§ Texto para leer:
┄┄┄┄┄┄┄┄┄┄┄┄┄┄┄┄┄┄┄┄

Elecciones en Bolivia, Brasil y Uruguay
El
mes próximo se dirime buena parte del futuro cercano del sur de
América. Los procesos electorales en Brasil, Bolivia y Uruguay
definirán, además de sus propias correlaciones locales de fuerzas,
algunas proyecciones o tendencias sobre el resto del subcontinente.
Lejos de toda homogeneidad, en cada país se expresan particularidades
propias aunque guardan en común cierta indefinición de las magnitudes
que, según resulten, pueden alterar los escenarios de manera relevante.
El caso de Bolivia parece el menos comprometido, ya que para el
emblemático 12 de octubre venidero, la victoria del actual presidente
Evo Morales, candidato por el gobernante Movimiento al Socialismo
(MAS), no está puesta en duda por consultora alguna.
Sin embargo, su
desafío inmediato es retener las dos terceras partes de la
representación en la asamblea legislativa plurinacional, cosa que
requiere una casi idéntica proporción de sufragios totales. Sin dejar
de reconocer la importancia que en la avizorada perspectiva de triunfo
tiene el crecimiento económico y la redistribución de la riqueza, entre
otras conquistas, la gran victoria del reformismo boliviano se gestó en
el proceso constituyente –y sus consecuentes luchas- entre el 2006 y el
2008, que cristalizó en la actual Constitución. En el país mediterráneo
no sólo tuvo y tiene lugar una importante transformación
socioeconómica, sino además, una enfática transformación política y
cultural, a diferencia de los otros dos países que renovarán los
poderes ejecutivo y legislativo en los que el régimen político
liberal-fiduciario goza de impunidad politológica.

┄┄┄┄┄┄┄┄┄┄┄┄┄┄┄┄┄┄┄┄

§ Datos sin procesar:
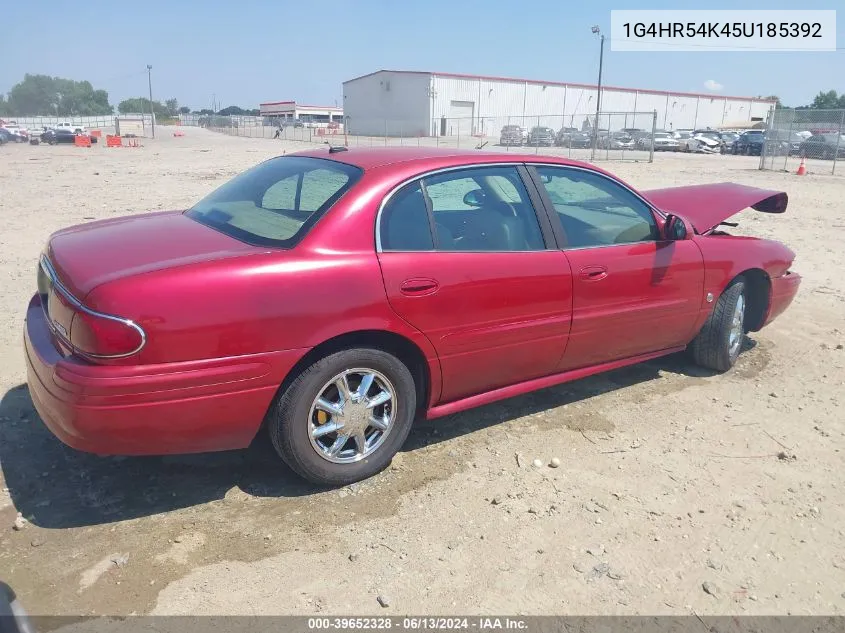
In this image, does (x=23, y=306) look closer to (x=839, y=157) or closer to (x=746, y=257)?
(x=746, y=257)

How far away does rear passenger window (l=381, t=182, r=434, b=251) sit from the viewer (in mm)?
3221

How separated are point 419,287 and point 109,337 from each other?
1.37 m

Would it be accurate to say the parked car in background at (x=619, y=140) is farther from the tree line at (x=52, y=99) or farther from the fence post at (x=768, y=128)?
the tree line at (x=52, y=99)

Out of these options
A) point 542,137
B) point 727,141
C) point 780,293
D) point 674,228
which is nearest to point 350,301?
Result: point 674,228

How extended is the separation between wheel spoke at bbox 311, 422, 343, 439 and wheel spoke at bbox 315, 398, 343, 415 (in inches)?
2.4

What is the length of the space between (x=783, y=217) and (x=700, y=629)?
11212 mm

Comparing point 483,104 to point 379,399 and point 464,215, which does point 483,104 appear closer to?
point 464,215

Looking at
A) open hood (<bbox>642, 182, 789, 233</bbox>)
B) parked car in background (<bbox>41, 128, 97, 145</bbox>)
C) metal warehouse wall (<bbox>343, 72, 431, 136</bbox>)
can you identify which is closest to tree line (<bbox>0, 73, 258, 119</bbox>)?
metal warehouse wall (<bbox>343, 72, 431, 136</bbox>)

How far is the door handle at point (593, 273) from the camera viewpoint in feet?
12.5

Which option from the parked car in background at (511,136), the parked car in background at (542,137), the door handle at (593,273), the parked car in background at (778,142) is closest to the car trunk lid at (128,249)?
the door handle at (593,273)

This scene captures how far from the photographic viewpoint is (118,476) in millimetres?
3316

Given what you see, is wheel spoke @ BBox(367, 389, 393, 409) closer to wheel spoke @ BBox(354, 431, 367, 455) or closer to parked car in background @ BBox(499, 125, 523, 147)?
wheel spoke @ BBox(354, 431, 367, 455)

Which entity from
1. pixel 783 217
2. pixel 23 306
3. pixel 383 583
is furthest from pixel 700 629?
pixel 783 217

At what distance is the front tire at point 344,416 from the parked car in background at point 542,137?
36261 millimetres
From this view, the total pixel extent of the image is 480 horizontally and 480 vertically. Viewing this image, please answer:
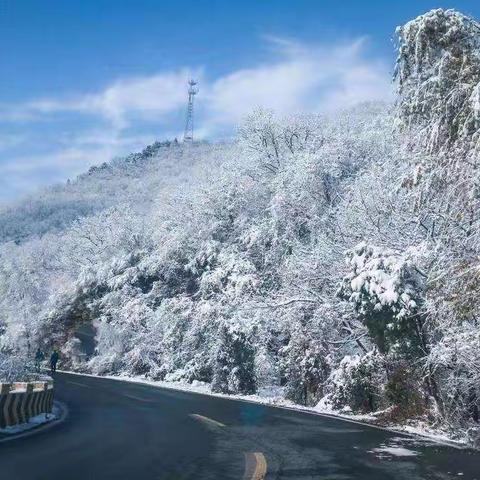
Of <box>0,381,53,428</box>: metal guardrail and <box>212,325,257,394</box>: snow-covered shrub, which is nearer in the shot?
<box>0,381,53,428</box>: metal guardrail

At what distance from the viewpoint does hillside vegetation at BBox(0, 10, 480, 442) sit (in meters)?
11.6

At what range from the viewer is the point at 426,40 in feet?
38.8

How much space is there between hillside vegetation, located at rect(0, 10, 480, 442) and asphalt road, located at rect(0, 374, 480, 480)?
8.54ft

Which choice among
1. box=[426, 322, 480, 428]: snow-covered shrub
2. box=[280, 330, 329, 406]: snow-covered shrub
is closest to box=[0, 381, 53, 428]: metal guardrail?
box=[426, 322, 480, 428]: snow-covered shrub

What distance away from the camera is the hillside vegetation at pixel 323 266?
11.6 meters

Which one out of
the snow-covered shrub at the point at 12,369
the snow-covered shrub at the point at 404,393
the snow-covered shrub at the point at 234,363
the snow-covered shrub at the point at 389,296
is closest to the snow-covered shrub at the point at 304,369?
the snow-covered shrub at the point at 234,363

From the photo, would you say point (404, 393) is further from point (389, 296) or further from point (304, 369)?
point (304, 369)

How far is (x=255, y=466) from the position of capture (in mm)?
9141

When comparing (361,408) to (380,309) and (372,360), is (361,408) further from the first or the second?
(380,309)

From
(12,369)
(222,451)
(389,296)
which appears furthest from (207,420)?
(12,369)

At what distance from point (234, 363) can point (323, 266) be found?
26.3 feet

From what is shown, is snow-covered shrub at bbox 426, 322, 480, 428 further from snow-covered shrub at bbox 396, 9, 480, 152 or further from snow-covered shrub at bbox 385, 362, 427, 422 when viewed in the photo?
snow-covered shrub at bbox 396, 9, 480, 152

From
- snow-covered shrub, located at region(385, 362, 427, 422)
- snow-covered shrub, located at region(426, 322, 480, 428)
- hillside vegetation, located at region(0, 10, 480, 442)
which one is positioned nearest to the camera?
hillside vegetation, located at region(0, 10, 480, 442)

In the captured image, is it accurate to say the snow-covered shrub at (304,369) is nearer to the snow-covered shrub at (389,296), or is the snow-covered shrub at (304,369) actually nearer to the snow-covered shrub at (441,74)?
the snow-covered shrub at (389,296)
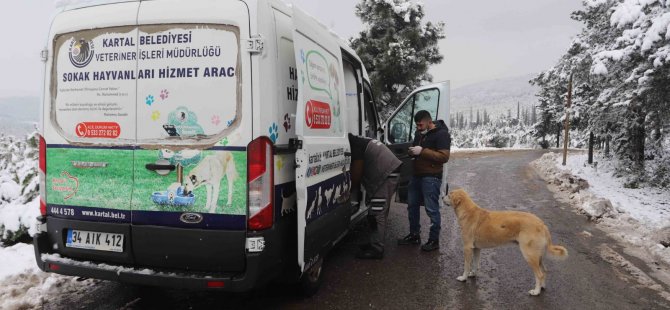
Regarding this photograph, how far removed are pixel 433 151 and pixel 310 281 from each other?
234 cm

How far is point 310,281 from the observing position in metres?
3.90

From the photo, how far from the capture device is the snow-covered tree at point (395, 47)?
55.4 ft

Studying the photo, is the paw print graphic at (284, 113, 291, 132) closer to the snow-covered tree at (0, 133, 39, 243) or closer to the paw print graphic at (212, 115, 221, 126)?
the paw print graphic at (212, 115, 221, 126)

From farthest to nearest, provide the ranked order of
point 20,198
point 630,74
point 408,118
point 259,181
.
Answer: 1. point 630,74
2. point 408,118
3. point 20,198
4. point 259,181

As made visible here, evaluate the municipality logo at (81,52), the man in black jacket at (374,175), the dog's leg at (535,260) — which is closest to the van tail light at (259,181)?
the municipality logo at (81,52)

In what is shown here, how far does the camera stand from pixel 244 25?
298 cm

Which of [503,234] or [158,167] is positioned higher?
[158,167]

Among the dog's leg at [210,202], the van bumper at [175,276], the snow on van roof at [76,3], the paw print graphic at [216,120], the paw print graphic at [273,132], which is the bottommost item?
the van bumper at [175,276]

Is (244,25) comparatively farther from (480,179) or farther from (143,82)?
(480,179)

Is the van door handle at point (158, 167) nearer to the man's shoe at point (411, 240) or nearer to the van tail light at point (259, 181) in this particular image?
the van tail light at point (259, 181)

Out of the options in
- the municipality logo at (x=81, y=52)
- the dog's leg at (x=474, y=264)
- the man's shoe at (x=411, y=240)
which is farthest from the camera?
the man's shoe at (x=411, y=240)

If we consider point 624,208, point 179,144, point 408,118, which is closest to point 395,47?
point 624,208

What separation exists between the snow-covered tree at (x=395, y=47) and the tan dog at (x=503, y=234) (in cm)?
1280

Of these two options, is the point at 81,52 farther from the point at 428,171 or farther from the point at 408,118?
the point at 408,118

┄┄┄┄┄┄┄┄┄┄┄┄┄┄┄┄┄┄┄┄

§ Problemas por resolver:
1/ Vuelve a escribir, sin cambiar nada, todo lo que va en el texto sobre las elecciones en Bolivia, Brasil y Uruguay desde "Elecciones en Bolivia, Brasil" hasta "de manera relevante.".
2/ Por favor, selecciona y copia cada línea de los registros que contenga la palabra "viewer".

§ Respuestas por tarea:
1/
Elecciones en Bolivia, Brasil y Uruguay
El
mes próximo se dirime buena parte del futuro cercano del sur de
América. Los procesos electorales en Brasil, Bolivia y Uruguay
definirán, además de sus propias correlaciones locales de fuerzas,
algunas proyecciones o tendencias sobre el resto del subcontinente.
Lejos de toda homogeneidad, en cada país se expresan particularidades
propias aunque guardan en común cierta indefinición de las magnitudes
que, según resulten, pueden alterar los escenarios de manera relevante.

2/
How far away does rear passenger window (l=381, t=182, r=434, b=251) sit from the viewer (in mm)?
At what range from the viewer is the point at 426,40 in feet?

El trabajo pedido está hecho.